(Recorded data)
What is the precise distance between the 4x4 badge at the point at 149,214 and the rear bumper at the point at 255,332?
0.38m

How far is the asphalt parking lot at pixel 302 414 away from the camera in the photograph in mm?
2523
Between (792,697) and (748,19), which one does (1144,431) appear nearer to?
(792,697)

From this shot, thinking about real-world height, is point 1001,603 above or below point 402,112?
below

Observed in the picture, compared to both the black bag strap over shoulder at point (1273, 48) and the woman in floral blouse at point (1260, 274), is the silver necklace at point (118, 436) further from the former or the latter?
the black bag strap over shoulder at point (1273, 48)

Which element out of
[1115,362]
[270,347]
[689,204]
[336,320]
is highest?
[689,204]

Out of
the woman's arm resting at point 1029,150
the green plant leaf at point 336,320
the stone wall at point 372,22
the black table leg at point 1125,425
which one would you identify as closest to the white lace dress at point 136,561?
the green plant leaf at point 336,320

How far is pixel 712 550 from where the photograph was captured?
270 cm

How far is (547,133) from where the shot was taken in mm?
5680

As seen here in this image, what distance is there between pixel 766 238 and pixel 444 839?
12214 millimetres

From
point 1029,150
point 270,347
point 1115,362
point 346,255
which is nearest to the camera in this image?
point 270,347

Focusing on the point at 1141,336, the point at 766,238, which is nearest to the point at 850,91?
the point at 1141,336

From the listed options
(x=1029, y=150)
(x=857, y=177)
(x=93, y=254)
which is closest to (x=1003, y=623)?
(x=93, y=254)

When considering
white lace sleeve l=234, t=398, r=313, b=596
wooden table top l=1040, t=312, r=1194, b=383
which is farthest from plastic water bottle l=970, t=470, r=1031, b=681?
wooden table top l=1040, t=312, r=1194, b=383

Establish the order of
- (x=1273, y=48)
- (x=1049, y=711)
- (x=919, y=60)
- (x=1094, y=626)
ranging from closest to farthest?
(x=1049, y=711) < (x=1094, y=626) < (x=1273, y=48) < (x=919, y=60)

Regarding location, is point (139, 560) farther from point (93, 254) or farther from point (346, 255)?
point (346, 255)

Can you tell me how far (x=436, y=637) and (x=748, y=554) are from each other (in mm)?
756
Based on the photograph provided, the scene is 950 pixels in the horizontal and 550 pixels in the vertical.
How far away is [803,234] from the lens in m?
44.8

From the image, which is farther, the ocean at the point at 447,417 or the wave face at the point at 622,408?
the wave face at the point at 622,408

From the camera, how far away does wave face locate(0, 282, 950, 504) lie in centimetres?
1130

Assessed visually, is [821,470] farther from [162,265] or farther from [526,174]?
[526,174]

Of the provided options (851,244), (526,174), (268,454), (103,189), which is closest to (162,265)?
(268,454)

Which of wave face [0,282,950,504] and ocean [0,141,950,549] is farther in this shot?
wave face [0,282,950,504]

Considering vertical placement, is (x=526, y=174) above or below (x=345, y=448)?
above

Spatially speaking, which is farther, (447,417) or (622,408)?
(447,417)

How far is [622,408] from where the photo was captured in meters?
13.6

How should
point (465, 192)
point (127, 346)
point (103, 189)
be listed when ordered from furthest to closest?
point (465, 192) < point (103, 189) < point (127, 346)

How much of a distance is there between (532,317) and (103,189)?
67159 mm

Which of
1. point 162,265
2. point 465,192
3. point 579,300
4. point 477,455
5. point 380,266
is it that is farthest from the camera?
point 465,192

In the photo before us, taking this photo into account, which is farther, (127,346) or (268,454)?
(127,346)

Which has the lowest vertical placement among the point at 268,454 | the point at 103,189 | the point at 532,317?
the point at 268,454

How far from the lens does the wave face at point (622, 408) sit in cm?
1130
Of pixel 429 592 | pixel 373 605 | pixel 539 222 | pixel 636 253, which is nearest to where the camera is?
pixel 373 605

EXERCISE TASK:
Reproduce all of the lines above verbatim, keeping every character unchanged.

ANSWER TO THE EXERCISE:
What is the precise distance between the 4x4 badge at the point at 149,214 and the rear bumper at the point at 255,332?
0.38m

How far is the asphalt parking lot at pixel 302 414 away from the camera in the photograph in mm?
2523
Between (792,697) and (748,19), which one does (1144,431) appear nearer to?
(792,697)

From this shot, thinking about real-world height, is point 1001,603 above or below point 402,112?
below

Observed in the picture, compared to both the black bag strap over shoulder at point (1273, 48) and the woman in floral blouse at point (1260, 274), is the silver necklace at point (118, 436) further from the former or the latter?
the black bag strap over shoulder at point (1273, 48)

Which element out of
[1115,362]
[270,347]
[689,204]
[336,320]
is highest?
[689,204]

Out of
the woman's arm resting at point 1029,150
the green plant leaf at point 336,320
the stone wall at point 372,22
the black table leg at point 1125,425
which one would you identify as closest to the white lace dress at point 136,561?
the green plant leaf at point 336,320

How far is pixel 712 550 from where the photograph was captured?
270 cm

How far is (547,133) from where the shot was taken in mm?
5680

As seen here in this image, what distance is there between pixel 766 238 and pixel 444 839?
12214 millimetres

From
point 1029,150
point 270,347
point 1115,362
point 346,255
which is nearest to the camera in this image?
point 270,347

Focusing on the point at 1141,336, the point at 766,238, which is nearest to the point at 850,91?
the point at 1141,336

From the listed options
(x=1029, y=150)
(x=857, y=177)
(x=93, y=254)
which is closest to (x=1003, y=623)?
(x=93, y=254)

When considering
white lace sleeve l=234, t=398, r=313, b=596
wooden table top l=1040, t=312, r=1194, b=383
which is farthest from plastic water bottle l=970, t=470, r=1031, b=681?
wooden table top l=1040, t=312, r=1194, b=383

Establish the order of
- (x=1273, y=48)
- (x=1049, y=711)
- (x=919, y=60)
- (x=1094, y=626)
ranging from closest to farthest?
(x=1049, y=711) < (x=1094, y=626) < (x=1273, y=48) < (x=919, y=60)

Regarding location, is point (139, 560) farther from point (93, 254) or farther from point (346, 255)?
point (346, 255)

Can you tell me how far (x=436, y=637) and (x=748, y=554) are from each other (in mm)?
756
Based on the photograph provided, the scene is 950 pixels in the horizontal and 550 pixels in the vertical.
How far away is [803,234] from the lens in m?
44.8

From the image, which is farther, the ocean at the point at 447,417 or the wave face at the point at 622,408?
the wave face at the point at 622,408

From the camera, how far away does wave face locate(0, 282, 950, 504) lie in centimetres?
1130

Assessed visually, is [821,470] farther from [162,265] or farther from [526,174]?
[526,174]

Of the provided options (851,244), (526,174), (268,454), (103,189), which is closest to (162,265)?
(268,454)

Which of wave face [0,282,950,504] and ocean [0,141,950,549] is farther in this shot?
wave face [0,282,950,504]

Considering vertical placement, is (x=526, y=174) above or below (x=345, y=448)?
above

Spatially speaking, which is farther, (447,417) or (622,408)?
(447,417)

How far is [622,408] from where the photo was captured in meters?
13.6

How should
point (465, 192)
point (127, 346)
point (103, 189)
be listed when ordered from furthest to closest?
point (465, 192) < point (103, 189) < point (127, 346)

How much of a distance is there between (532,317) and (103,189)?
67159 mm

Which of
1. point 162,265
2. point 465,192
3. point 579,300
4. point 477,455
5. point 380,266
is it that is farthest from the camera?
point 465,192

In the photo before us, taking this photo into account, which is farther, (127,346) or (268,454)?
(127,346)

Which has the lowest vertical placement among the point at 268,454 | the point at 103,189 | the point at 532,317?
the point at 268,454

How far from the lens does the wave face at point (622, 408) sit in cm?
1130
Of pixel 429 592 | pixel 373 605 | pixel 539 222 | pixel 636 253, which is nearest to where the camera is?
pixel 373 605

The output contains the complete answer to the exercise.